**** Exercise input
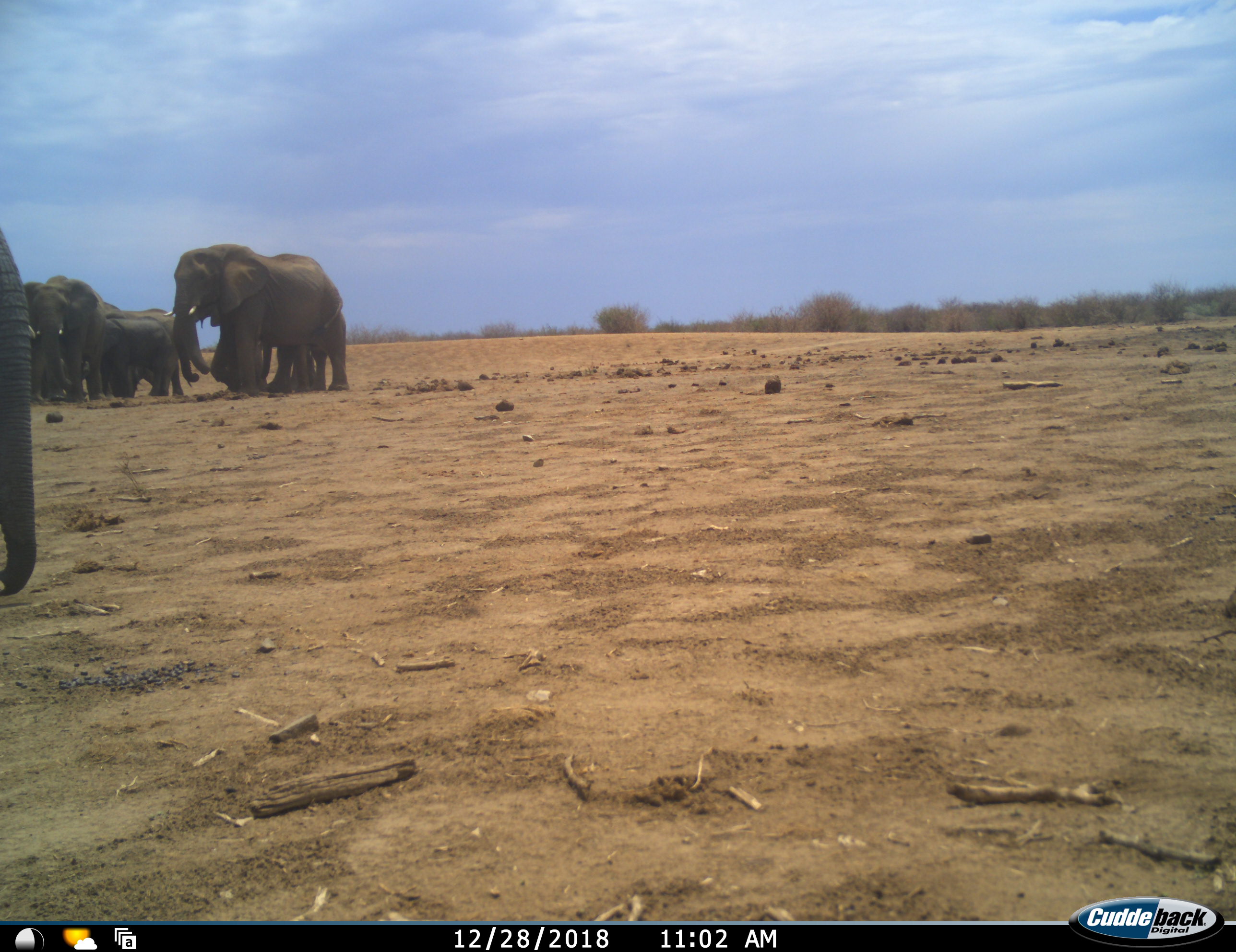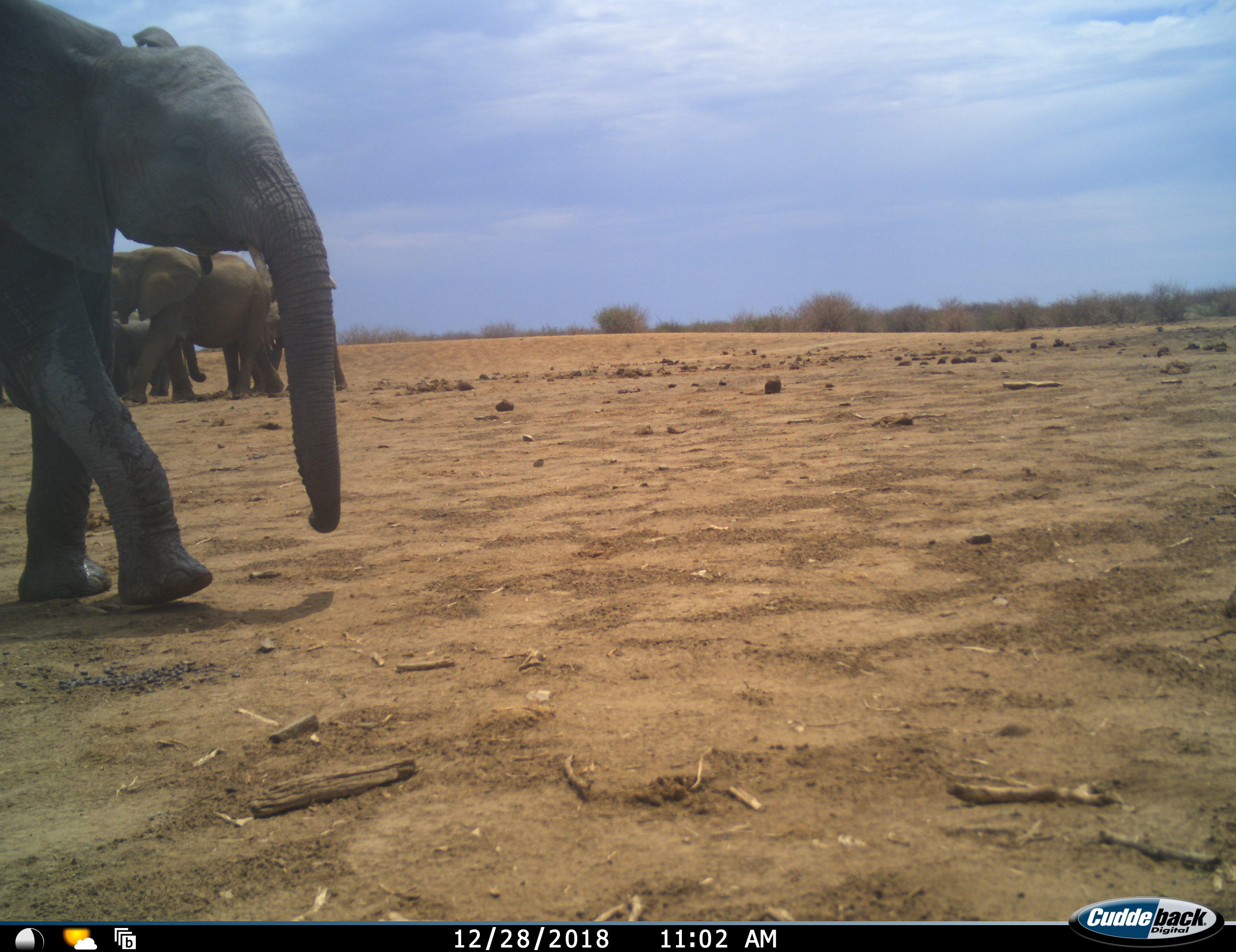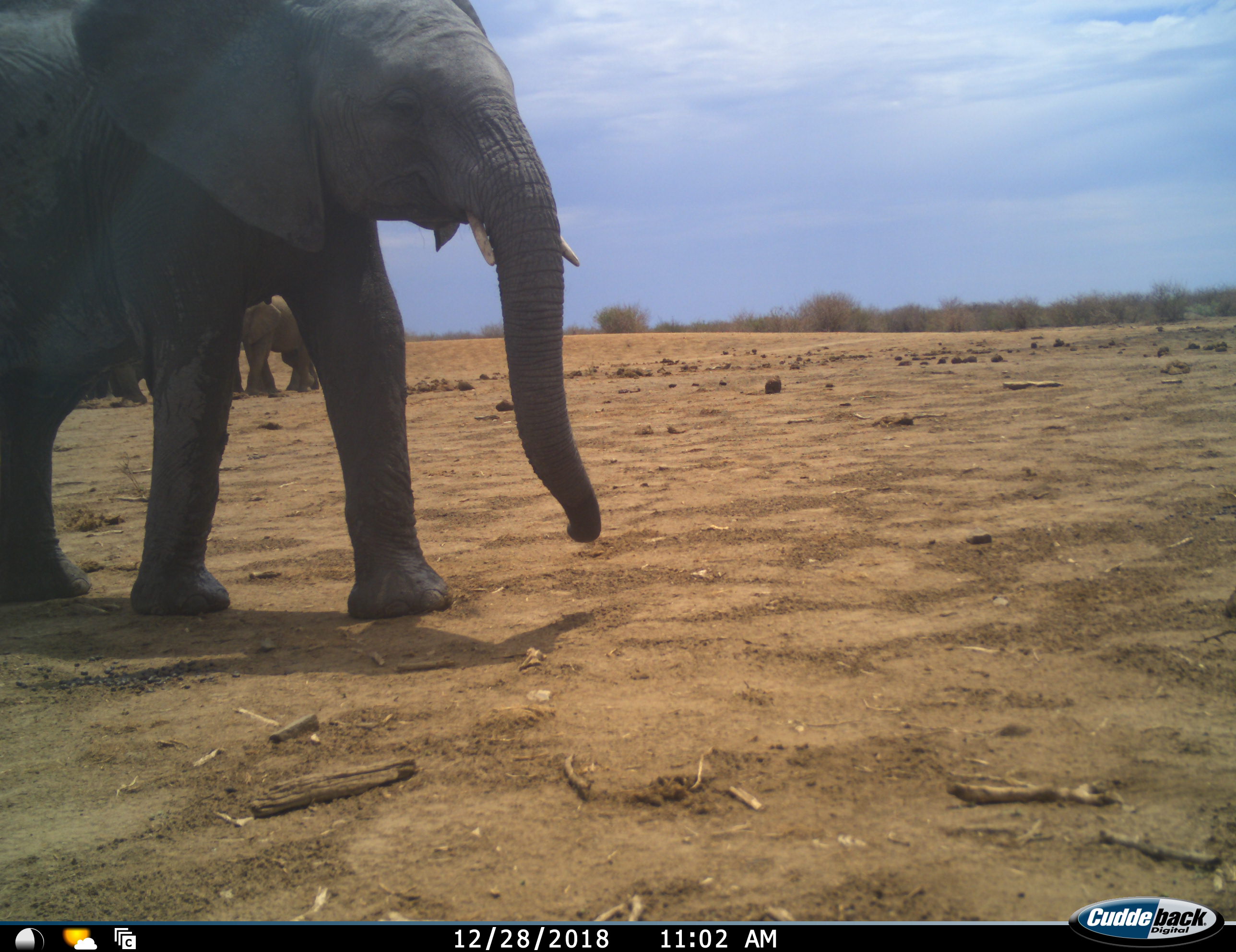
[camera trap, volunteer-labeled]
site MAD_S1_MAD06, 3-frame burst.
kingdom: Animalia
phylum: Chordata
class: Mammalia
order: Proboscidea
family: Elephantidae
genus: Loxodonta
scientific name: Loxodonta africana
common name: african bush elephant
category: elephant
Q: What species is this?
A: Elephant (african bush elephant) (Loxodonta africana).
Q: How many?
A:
********
> _Requirement_: All entries must be written out again exactly as given, with no pictures in the copy.

> _Finished exercise_:
[camera trap, volunteer-labeled]
site MAD_S1_MAD06, 3-frame burst.
kingdom: Animalia
phylum: Chordata
class: Mammalia
order: Proboscidea
family: Elephantidae
genus: Loxodonta
scientific name: Loxodonta africana
common name: african bush elephant
category: elephant
Q: What species is this?
A: Elephant (african bush elephant) (Loxodonta africana).
Q: How many?
A:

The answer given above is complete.